Weihnachtsbriefe, nein danke? Ja bitte!
Für manche Menschen ist der jährliche Weihnachtsbrief ein Greuel, für andere hat er unschätzbaren Wert. Für Familienforscher sind diese "Rundbriefe" eine Fundgrube.
By Melanie Langenhan
Posted 16-12-2003
Wie das neuseeländische Online-Magazin ONEnews berichtet, gibt es Extremisten, die alle erhaltenen Weihnachtskarten und -briefe öffentlich verbrennen, weil die Absender nur mit ihrem Reichtum und ihrer Faulheit prahlen :-)
Für Paula Stuart Warren, Co-Autorin des Buches "Your Guide to the Family History Library: How to Access the World's Largest Genealogy Resourece", sind die Briefe eine reichhaltige Quelle. Sie hat die Geschichte der Weihnachts(rund)briefe zwar noch nicht erforscht, aber schon Exemplare aus den 1940er und 1950er Jahren gesehen (ohne Kopierer eine Leistung!).

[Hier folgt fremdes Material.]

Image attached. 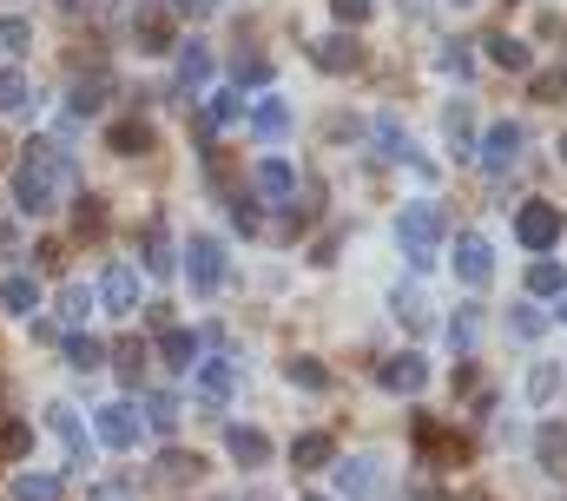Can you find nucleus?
Masks as SVG:
<instances>
[{
    "instance_id": "nucleus-8",
    "label": "nucleus",
    "mask_w": 567,
    "mask_h": 501,
    "mask_svg": "<svg viewBox=\"0 0 567 501\" xmlns=\"http://www.w3.org/2000/svg\"><path fill=\"white\" fill-rule=\"evenodd\" d=\"M337 489H343V501H383V462L377 456L337 462Z\"/></svg>"
},
{
    "instance_id": "nucleus-19",
    "label": "nucleus",
    "mask_w": 567,
    "mask_h": 501,
    "mask_svg": "<svg viewBox=\"0 0 567 501\" xmlns=\"http://www.w3.org/2000/svg\"><path fill=\"white\" fill-rule=\"evenodd\" d=\"M0 310L33 317V310H40V284H33L27 270H7V277H0Z\"/></svg>"
},
{
    "instance_id": "nucleus-11",
    "label": "nucleus",
    "mask_w": 567,
    "mask_h": 501,
    "mask_svg": "<svg viewBox=\"0 0 567 501\" xmlns=\"http://www.w3.org/2000/svg\"><path fill=\"white\" fill-rule=\"evenodd\" d=\"M100 304H106L113 317H133V310H140V270H133V264H113V270L100 277Z\"/></svg>"
},
{
    "instance_id": "nucleus-14",
    "label": "nucleus",
    "mask_w": 567,
    "mask_h": 501,
    "mask_svg": "<svg viewBox=\"0 0 567 501\" xmlns=\"http://www.w3.org/2000/svg\"><path fill=\"white\" fill-rule=\"evenodd\" d=\"M225 449H231V462H245V469H265V462H271V436H265V429H245V422L225 429Z\"/></svg>"
},
{
    "instance_id": "nucleus-30",
    "label": "nucleus",
    "mask_w": 567,
    "mask_h": 501,
    "mask_svg": "<svg viewBox=\"0 0 567 501\" xmlns=\"http://www.w3.org/2000/svg\"><path fill=\"white\" fill-rule=\"evenodd\" d=\"M271 73H278V67H271V53H238V60H231L238 93H245V86H271Z\"/></svg>"
},
{
    "instance_id": "nucleus-45",
    "label": "nucleus",
    "mask_w": 567,
    "mask_h": 501,
    "mask_svg": "<svg viewBox=\"0 0 567 501\" xmlns=\"http://www.w3.org/2000/svg\"><path fill=\"white\" fill-rule=\"evenodd\" d=\"M555 389H561V370H555V364H542V370L528 376V396H535V402H548Z\"/></svg>"
},
{
    "instance_id": "nucleus-31",
    "label": "nucleus",
    "mask_w": 567,
    "mask_h": 501,
    "mask_svg": "<svg viewBox=\"0 0 567 501\" xmlns=\"http://www.w3.org/2000/svg\"><path fill=\"white\" fill-rule=\"evenodd\" d=\"M47 422H53V436L66 442V456L80 462V456H86V436H80V416H73L66 402H53V409H47Z\"/></svg>"
},
{
    "instance_id": "nucleus-17",
    "label": "nucleus",
    "mask_w": 567,
    "mask_h": 501,
    "mask_svg": "<svg viewBox=\"0 0 567 501\" xmlns=\"http://www.w3.org/2000/svg\"><path fill=\"white\" fill-rule=\"evenodd\" d=\"M442 132H449V152H455V159H475V106H468V100H455V106L442 113Z\"/></svg>"
},
{
    "instance_id": "nucleus-7",
    "label": "nucleus",
    "mask_w": 567,
    "mask_h": 501,
    "mask_svg": "<svg viewBox=\"0 0 567 501\" xmlns=\"http://www.w3.org/2000/svg\"><path fill=\"white\" fill-rule=\"evenodd\" d=\"M455 277L468 284V290H488V277H495V250H488V238H475V232H462L455 238Z\"/></svg>"
},
{
    "instance_id": "nucleus-20",
    "label": "nucleus",
    "mask_w": 567,
    "mask_h": 501,
    "mask_svg": "<svg viewBox=\"0 0 567 501\" xmlns=\"http://www.w3.org/2000/svg\"><path fill=\"white\" fill-rule=\"evenodd\" d=\"M290 462H297V469H330V462H337V442H330L323 429H303V436L290 442Z\"/></svg>"
},
{
    "instance_id": "nucleus-6",
    "label": "nucleus",
    "mask_w": 567,
    "mask_h": 501,
    "mask_svg": "<svg viewBox=\"0 0 567 501\" xmlns=\"http://www.w3.org/2000/svg\"><path fill=\"white\" fill-rule=\"evenodd\" d=\"M522 145H528V132L515 120H495L488 132H482V145H475V159L488 165V172H508L515 159H522Z\"/></svg>"
},
{
    "instance_id": "nucleus-4",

In einer Aktion der St. Paul Pioneer Press wurden Leser gebeten, Weihnachtsbriefe einzusenden und ihre Gedanken dazu zu formulieren. Sandy Meyer, eine Leserin der Zeitung, hebt jedes Jahr zwei Kopien der Weihnachtsbriefe für ihre Kinder oder Enkel auf. Sie hofft, dass irgendwann einmal das Interesse am familiären Alltag der Vergangenheit erwacht und sich ihre Nachkommen dann für die ersten Computer-Gehversuche mit dem Atari oder die "antiquierten" Lieblingsfernsehserien der Eltern begeistern können.
Leland Meitzler vom GenealogyBlog merkt hierzu an, dass seine Mutter für ihre Weihnachtsbriefsammlung sehr dankbar war, als sie in den 1990er Jahre ihre Lebensgeschichte niederschrieb.